Éditorial  :

AMBITIONS AFRICAINES

L’ASEC Mimosas est de retour en Coupe d’Afrique. Pour sa première rencontre en Coupe de la Confédération, le club phare de Côte d’Ivoire recevait, le week-end dernier, des Académiciens venus de Yaoundé. La victoire obtenue à domicile face à l’APEJES Football Academy (2-0) a lancé de fort belle manière la nouvelle campagne africaine des Mimos. Ce succès, qui reste à confirmer à Yaoundé, porte le sceau des ambitions africaines de notre club. 

 

En Afrique, l’ASEC Mimosas n’est pas un nouveau venu. C’est un club connu et reconnu. Au cours d’une histoire riche en campagnes africaines, les équipes de l’ASEC Mimosas ont marqué tous les publics du continent par des prestations mémorables. Accra, Alexandrie, Bamako, Casablanca, Conakry, Dakar, Harare, Jobourg, Kampala, Kumasi, Lagos, Le Caire, Libreville, Tripoli, Tunis, Ouaga, Owerri, Windhoek, Yaoundé…, la liste est longue. Toutes ces capitales ont vu évoluer des joueurs Mimos talentueux, composant des équipes au football plaisant et efficace. L’ASEC Mimosas a écrit sa légende dans les plus grands stades africains. Cette légende doit continuer !

 

Au palmarès africain du club jaune et noir, on retrouve une Coupe UFOA, une Ligue des Champions de la CAF, une Super-coupe de la CAF. Ce tableau convaincant est à apprécier en tenant compte d’un grand nombre de présences en quarts et demi-finales des compétitions africaines, sans oublier l’accident de 1995, en finale de la Coupe d’Afrique des Clubs Champions. Le parcours de l’ASEC Mimosas est celui d’un club au rayonnement incontestable sur la scène sportive africaine. Un grand dirigeant sportif ivoirien nous disait ceci : « La coupe d’Afrique brûle ! » Il avait sans doute raison, à une nuance près : elle se donne finalement aux plus méritants. 

 

Le mérite de l’ASEC Mimosas n’est pas que sportif. Il est reconnu en matière d’organisation, de formation et de gouvernance par les instances dirigeantes du football africain.
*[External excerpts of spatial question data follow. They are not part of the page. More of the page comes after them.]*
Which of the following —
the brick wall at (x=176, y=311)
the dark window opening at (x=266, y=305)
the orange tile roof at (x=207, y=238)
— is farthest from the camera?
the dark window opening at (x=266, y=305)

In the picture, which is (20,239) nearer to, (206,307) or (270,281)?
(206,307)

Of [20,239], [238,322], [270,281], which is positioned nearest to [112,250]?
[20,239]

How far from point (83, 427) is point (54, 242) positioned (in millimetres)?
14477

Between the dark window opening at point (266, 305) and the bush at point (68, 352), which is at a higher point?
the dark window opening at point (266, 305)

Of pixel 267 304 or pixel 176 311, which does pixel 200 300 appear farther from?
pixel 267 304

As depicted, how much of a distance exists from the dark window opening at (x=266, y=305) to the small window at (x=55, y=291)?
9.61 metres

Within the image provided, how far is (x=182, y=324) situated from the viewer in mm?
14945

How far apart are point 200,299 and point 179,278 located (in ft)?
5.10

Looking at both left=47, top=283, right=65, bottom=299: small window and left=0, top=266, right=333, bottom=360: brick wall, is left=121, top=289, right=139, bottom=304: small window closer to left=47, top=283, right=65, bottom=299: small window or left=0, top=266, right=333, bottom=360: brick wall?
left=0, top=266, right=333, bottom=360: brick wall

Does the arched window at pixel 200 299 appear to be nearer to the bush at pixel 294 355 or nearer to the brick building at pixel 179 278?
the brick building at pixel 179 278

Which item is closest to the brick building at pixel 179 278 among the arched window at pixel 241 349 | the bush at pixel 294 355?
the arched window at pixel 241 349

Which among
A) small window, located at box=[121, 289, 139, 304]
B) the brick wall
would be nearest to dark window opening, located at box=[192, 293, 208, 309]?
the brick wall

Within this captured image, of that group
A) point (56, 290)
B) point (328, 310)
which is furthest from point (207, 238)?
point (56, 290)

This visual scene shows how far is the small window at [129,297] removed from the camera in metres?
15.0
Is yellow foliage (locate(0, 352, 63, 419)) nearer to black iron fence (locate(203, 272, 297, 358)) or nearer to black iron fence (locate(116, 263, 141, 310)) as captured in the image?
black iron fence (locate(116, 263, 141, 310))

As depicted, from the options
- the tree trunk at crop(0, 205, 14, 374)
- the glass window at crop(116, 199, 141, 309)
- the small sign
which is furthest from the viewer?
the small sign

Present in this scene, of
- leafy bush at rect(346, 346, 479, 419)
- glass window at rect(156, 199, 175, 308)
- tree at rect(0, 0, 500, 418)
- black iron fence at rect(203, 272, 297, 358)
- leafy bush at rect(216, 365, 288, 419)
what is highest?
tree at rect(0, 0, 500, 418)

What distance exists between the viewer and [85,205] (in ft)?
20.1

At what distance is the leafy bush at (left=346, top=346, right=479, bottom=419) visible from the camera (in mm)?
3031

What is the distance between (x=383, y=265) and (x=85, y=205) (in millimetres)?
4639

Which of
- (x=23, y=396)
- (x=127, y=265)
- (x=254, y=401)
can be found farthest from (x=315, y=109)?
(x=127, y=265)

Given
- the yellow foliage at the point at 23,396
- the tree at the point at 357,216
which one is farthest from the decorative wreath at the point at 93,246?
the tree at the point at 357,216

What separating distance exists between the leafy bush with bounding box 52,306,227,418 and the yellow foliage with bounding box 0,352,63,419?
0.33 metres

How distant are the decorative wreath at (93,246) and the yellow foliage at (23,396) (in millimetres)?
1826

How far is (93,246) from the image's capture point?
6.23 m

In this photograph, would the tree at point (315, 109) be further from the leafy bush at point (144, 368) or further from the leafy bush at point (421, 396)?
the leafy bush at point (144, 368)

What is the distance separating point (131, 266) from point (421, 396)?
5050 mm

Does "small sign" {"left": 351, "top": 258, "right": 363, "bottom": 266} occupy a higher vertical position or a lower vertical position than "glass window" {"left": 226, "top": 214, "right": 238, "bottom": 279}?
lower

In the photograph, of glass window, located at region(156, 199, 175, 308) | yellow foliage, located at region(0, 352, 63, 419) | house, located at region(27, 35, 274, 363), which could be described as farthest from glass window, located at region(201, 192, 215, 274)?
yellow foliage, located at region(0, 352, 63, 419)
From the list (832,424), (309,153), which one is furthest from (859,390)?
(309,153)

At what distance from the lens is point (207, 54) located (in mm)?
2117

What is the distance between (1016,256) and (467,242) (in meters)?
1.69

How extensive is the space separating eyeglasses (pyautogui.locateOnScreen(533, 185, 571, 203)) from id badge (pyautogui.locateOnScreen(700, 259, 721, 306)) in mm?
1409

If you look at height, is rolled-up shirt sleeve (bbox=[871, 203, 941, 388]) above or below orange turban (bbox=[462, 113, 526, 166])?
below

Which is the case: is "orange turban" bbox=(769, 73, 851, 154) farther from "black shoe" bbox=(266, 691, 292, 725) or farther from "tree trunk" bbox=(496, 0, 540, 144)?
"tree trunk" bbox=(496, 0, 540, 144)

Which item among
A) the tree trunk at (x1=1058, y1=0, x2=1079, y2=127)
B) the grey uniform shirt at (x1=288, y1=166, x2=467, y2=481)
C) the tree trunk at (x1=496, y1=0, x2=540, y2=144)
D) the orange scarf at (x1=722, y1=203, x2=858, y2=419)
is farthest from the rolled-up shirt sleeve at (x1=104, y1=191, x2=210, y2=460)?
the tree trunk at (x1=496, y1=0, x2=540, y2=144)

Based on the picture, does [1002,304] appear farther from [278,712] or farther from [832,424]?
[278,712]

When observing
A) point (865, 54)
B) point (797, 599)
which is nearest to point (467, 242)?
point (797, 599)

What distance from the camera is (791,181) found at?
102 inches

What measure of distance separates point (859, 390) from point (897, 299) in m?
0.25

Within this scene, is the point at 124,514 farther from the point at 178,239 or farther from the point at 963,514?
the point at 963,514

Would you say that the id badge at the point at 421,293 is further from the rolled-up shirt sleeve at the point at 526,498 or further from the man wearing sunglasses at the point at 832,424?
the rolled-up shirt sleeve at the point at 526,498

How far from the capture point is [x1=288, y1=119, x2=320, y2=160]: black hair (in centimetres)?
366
Celles-ci citent régulièrement le club jaune et noir comme le « club modèle africain ». Il faut y voir principalement la reconnaissance de l’impressionnant effort de construction réalisé par le Président Roger OUEGNIN depuis son arrivée à la tête du club en 1989. C’est d’ailleurs la raison de sa présence au forum organisé cette semaine par la CAF pour débattre du développement du football africain. 

 

En conviant le Président Roger OUEGNIN à cet événement qui réunit les personnalités du monde du football, la CAF a tenu à rappeler sa « contribution exceptionnelle au football africain et mondial ». C’est une marque de considération qui mérite d’être relevée pour un Président qui a eu une ambition nationale, africaine et mondiale pour son club, pour notre club, l’ASEC Mimosas.

 

Le Président du Conseil d’Administration ne sera pas à Yaoundé dimanche prochain pour assister au match retour des premiers seizièmes de finale de la Coupe de la Confédération. Il suivra ses poulains à distance, après leur avoir demandé de ne pas manquer d’ambition pour eux-mêmes et pour l’ASEC Mimosas. Ses conseils font penser à un homme de conquêtes bien connu, Napoléon Bonaparte, qui ne manquait jamais l’occasion de rappeler que « ce qui est criminel, ce n’est pas d’échouer, c’est de manquer d’ambition ». C’est le même message que les encadreurs sont chargés de relayer auprès des joueurs, avant le match. 

 

Les Actionnaires attendent de leur équipe un succès pour confirmer ses ambitions africaines. Et cette attente est d’autant plus vive que la Coupe de la Confédération est le seul trophée absent au tableau de chasse du club jaune et noir.